The Spam Diaries

News and musings about the fight against spam.
 by Edward Falk

Friday, June 06, 2008

A rising new threat: ransom-ware

Reported the other day by Kapersky Lab: A new variant of Gpcode, known as Virus.Win32.Gpcode.ak has been classified.

This virus selects some files on the victim's computer, encrypts them, and then offers to sell the decryption program for a price.

The Gpcode virus is not new, but previous versions had used a weak enough encryption that it could be broken. The new version uses a 1024-bit key and fixes previous flaws in the encryption althorithm.

For obvious reasons, victims are strongly encouraged not to pay the ransom or otherwise deal with extortionists.

The best defenses are good preventative measures. Back up your files regularly. Run anti-virus software. Don't run Windows operating systems (that part was my idea).

If infected, Kapersky makes the following recommendations: DO NOT RESTART or POWER DOWN the potentially infected machine (presumably to give experts a chance to analyze the infection.) Contact Kapersky at with the following information included in the email:

  • Date & Time of infection
  • Everything done on the computer in the 5 minutes before the machine was infected, including:
    • Programs executed
    • Websites visited
Kapersky says they'll try to help recover your encrypted data.

Personally, I'm not sure what they can do to help without the extortionist's private key.
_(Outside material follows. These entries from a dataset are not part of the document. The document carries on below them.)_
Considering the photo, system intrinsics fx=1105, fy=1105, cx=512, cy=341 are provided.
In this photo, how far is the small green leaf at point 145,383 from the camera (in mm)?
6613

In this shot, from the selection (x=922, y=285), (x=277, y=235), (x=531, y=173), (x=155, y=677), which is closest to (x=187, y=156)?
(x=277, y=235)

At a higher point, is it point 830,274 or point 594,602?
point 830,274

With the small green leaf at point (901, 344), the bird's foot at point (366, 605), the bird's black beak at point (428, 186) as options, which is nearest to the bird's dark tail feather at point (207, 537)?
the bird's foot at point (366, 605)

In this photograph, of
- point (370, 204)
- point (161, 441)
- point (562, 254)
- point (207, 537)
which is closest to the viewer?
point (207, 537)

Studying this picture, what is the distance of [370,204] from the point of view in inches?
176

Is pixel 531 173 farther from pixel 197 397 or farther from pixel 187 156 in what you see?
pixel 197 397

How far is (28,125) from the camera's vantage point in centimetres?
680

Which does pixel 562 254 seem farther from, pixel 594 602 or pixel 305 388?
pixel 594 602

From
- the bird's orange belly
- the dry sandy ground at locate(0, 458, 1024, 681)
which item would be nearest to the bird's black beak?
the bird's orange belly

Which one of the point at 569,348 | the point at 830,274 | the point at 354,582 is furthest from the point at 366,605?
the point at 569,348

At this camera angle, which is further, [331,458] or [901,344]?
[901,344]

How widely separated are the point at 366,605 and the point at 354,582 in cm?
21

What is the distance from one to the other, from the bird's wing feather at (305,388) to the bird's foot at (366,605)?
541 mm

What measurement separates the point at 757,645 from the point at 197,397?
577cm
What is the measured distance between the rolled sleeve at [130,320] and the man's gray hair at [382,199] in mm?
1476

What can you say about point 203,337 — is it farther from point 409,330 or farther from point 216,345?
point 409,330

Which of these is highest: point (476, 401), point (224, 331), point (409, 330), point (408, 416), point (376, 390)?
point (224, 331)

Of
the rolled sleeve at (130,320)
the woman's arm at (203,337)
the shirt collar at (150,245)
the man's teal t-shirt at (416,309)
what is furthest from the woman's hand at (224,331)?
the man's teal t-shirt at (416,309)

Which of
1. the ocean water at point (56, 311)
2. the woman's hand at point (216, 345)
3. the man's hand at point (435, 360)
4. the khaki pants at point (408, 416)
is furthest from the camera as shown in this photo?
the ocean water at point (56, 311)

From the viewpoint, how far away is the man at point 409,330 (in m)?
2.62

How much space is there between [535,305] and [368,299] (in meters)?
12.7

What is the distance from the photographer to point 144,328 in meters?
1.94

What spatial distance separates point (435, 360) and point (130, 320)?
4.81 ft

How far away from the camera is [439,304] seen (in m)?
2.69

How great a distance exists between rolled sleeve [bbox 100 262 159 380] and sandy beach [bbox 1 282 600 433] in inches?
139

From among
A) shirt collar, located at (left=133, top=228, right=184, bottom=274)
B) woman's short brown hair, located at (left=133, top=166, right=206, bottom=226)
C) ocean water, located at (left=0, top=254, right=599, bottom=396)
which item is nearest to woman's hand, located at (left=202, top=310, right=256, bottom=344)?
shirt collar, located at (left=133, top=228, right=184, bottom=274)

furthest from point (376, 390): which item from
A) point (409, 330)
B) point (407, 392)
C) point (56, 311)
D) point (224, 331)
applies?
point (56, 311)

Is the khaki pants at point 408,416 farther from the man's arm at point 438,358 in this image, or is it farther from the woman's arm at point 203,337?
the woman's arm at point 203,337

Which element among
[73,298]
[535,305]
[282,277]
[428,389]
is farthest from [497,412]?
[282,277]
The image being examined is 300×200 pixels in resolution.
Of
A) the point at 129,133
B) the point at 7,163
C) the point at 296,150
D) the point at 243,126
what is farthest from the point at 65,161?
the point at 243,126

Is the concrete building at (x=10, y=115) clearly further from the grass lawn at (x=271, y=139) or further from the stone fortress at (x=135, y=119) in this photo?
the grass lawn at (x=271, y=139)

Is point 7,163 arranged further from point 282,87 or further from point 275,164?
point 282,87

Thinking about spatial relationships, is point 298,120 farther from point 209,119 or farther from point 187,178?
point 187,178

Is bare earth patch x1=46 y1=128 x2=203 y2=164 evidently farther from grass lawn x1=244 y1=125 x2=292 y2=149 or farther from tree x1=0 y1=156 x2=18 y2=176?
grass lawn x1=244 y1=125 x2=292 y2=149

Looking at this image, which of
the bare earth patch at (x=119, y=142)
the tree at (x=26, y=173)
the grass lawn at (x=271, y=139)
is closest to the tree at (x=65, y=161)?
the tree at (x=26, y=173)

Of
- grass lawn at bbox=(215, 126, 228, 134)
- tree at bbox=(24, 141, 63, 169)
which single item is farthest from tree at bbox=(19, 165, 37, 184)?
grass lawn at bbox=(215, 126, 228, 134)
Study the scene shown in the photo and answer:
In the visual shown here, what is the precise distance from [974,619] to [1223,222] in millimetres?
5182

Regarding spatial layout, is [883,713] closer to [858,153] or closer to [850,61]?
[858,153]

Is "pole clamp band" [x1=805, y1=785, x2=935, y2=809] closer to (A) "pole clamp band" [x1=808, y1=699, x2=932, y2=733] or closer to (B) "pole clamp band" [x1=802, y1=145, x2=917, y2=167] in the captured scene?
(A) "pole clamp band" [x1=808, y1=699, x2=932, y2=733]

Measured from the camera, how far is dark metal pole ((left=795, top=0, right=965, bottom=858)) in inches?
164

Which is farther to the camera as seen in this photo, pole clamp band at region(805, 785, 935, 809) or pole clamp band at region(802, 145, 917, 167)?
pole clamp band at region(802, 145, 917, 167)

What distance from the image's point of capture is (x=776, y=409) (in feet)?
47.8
Your best bet is to hope the person gets caught, in which case they'll presumably be forced to cough up the key. Helping Kapersky analyze the virus is your best course of action.

Ransom-ware is not a new concept, of course. The Kapersky Lab article mentions that the Gpcode virus is two years old at present. There have been other forms of ransom-ware as well; two years ago I wrote that the FTC was coming down on Sanford Wallace for infecting users' computers with spyware, and then offering to sell them the tool to remove it.